• **INSTRUCTION**
Print the data verbatim from its first line through the line containing "Answer: the eroded", inclusive, and omit the pictures.

::::

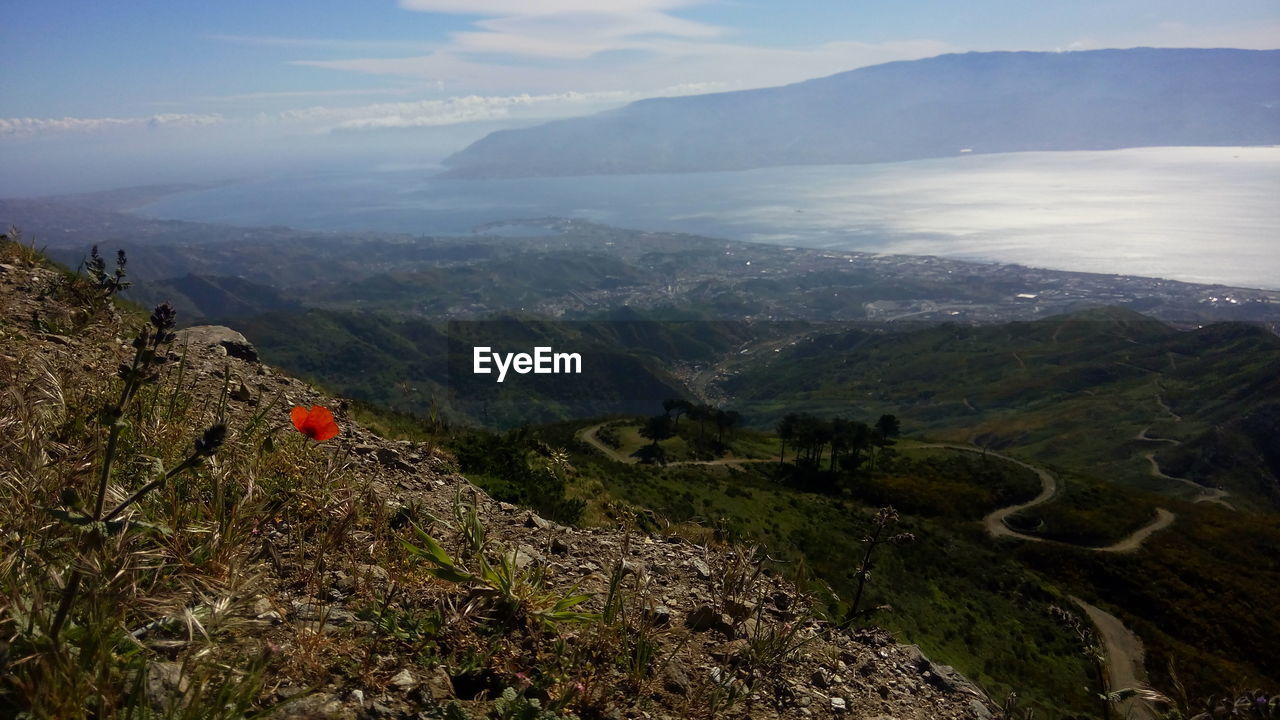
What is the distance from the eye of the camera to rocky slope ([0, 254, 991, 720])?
7.76ft

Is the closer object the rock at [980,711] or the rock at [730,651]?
the rock at [730,651]

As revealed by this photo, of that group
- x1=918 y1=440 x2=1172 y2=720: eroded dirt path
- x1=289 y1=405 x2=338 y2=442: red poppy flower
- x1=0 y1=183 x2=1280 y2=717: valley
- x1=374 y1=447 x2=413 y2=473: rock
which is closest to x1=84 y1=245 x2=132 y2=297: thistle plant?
x1=289 y1=405 x2=338 y2=442: red poppy flower

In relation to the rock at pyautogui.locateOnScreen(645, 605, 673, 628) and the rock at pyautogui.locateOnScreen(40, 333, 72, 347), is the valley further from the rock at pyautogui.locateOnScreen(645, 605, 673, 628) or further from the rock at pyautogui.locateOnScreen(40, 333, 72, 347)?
the rock at pyautogui.locateOnScreen(40, 333, 72, 347)

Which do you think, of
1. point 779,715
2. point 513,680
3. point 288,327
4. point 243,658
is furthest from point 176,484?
point 288,327

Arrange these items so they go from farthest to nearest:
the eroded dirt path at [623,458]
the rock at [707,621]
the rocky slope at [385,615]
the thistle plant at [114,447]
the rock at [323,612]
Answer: the eroded dirt path at [623,458], the rock at [707,621], the rock at [323,612], the rocky slope at [385,615], the thistle plant at [114,447]

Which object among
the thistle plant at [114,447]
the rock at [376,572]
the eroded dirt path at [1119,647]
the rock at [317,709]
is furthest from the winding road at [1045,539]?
the thistle plant at [114,447]

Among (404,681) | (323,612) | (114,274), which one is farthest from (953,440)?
(114,274)

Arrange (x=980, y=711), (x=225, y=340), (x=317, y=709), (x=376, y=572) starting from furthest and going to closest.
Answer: (x=225, y=340)
(x=980, y=711)
(x=376, y=572)
(x=317, y=709)

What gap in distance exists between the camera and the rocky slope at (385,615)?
237cm

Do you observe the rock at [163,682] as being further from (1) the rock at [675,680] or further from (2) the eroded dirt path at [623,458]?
(2) the eroded dirt path at [623,458]

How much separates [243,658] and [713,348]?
163687 mm

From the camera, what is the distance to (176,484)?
10.6 feet

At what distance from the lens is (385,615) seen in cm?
295

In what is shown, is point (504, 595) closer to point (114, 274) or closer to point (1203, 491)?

::::

• **REPLY**
What is the distance from the eye of the camera to rocky slope ([0, 254, 991, 720])?
7.76ft

Is the closer object the rock at [980,711] or the rock at [730,651]?
the rock at [730,651]

As revealed by this photo, of that group
- x1=918 y1=440 x2=1172 y2=720: eroded dirt path
- x1=289 y1=405 x2=338 y2=442: red poppy flower
- x1=0 y1=183 x2=1280 y2=717: valley
- x1=374 y1=447 x2=413 y2=473: rock
which is closest to x1=84 y1=245 x2=132 y2=297: thistle plant?
x1=289 y1=405 x2=338 y2=442: red poppy flower

In relation to the rock at pyautogui.locateOnScreen(645, 605, 673, 628) and the rock at pyautogui.locateOnScreen(40, 333, 72, 347), is the valley further from the rock at pyautogui.locateOnScreen(645, 605, 673, 628) or further from the rock at pyautogui.locateOnScreen(40, 333, 72, 347)?
the rock at pyautogui.locateOnScreen(40, 333, 72, 347)

Which do you think, of
1. point 779,715
2. point 513,680
3. point 288,327
4. point 243,658
is furthest from point 176,484?
point 288,327

Arrange these items so they go from farthest to nearest:
the eroded dirt path at [623,458]
the rock at [707,621]
the rocky slope at [385,615]
the thistle plant at [114,447]
the rock at [323,612]
Answer: the eroded dirt path at [623,458], the rock at [707,621], the rock at [323,612], the rocky slope at [385,615], the thistle plant at [114,447]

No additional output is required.